■ Problem description
From the forum thread below, list the play modes named in the listing for the 10-20-11 Bubba HPally download.

BEGIN Document text

# Forum > World of Warcraft > World of Warcraft Bots and Programs > WoW Bots Questions & Requests >  Auto Heal bot

## Norokir

Hi, everyone! I'm looking for bot, that can to automatically heal in dungeons. That means, I have to move in dungeon, go out from void zones, etc, and bot at the same time will heal the party. It's would be like an auto-rotation DPS bot, just for healing. Is a similar bot exists? Thanks.

----------


## jadethread

This does exist. You can use PQR rotation to do it.
http://www.ownedcore.com/forums/worl...ity-queue.html ([BETA] PQRotation - an automated ability priority queue.)
along with BuBa's Healing Rotation located here
10-20-11_Bubba_HPally.zip - bubba-pqr-profiles - 10-20-11 Bubba HPally PvE/PvP/Arena - My Profiles for PQR - Google Project Hosting
Just click "10-20-11_Bubba_HPally.zip " and extract it to PQR / Profiles then run PQRotation with WoW Open and attach it then click the drop down list next to "Rotation 1" and click "Holy pally" Or whatever. And go ingame and press Ctrl + X or whatever its bound to

----------


## Norokir

Oh, thats great!  :Smile:  Do you have one for resto druid?

----------


## jadethread

Sorry. I dont know of one. But Im sure there is a profile for Rdruids. Just post a reply on t asking for it.

edit I see you've already did that. Nvm :P

----------


## Norokir

Thank you very much, jadethread.  :Smile:  I think this thread may be closed.

----------


## jadethread

No problem  :Smile:  Have a good day!

----------

END Document text
BEGIN Dataset excerpts

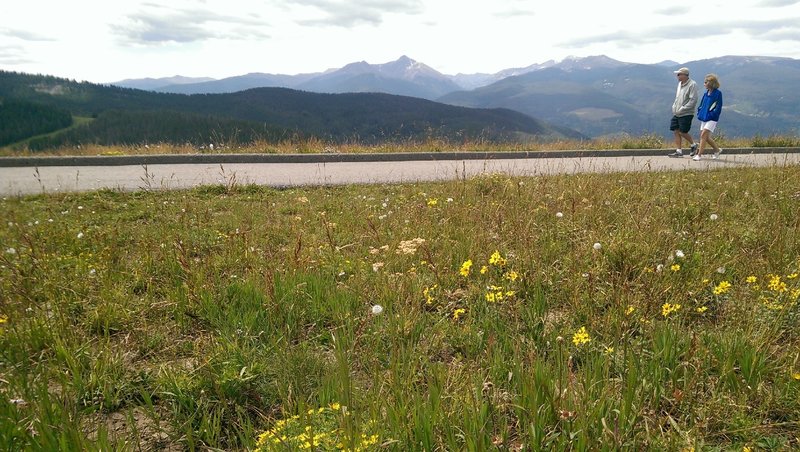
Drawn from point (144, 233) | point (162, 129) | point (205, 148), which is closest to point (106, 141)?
point (162, 129)

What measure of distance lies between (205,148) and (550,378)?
14984 millimetres

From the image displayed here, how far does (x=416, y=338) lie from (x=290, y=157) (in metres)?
12.0

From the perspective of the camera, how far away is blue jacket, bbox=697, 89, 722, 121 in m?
13.6

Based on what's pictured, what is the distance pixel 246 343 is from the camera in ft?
9.11

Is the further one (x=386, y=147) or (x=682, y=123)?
(x=386, y=147)

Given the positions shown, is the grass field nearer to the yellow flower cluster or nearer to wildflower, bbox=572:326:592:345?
wildflower, bbox=572:326:592:345

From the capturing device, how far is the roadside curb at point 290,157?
12.8 meters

END Dataset excerpts

■ Answer in full
PvE, PvP, Arena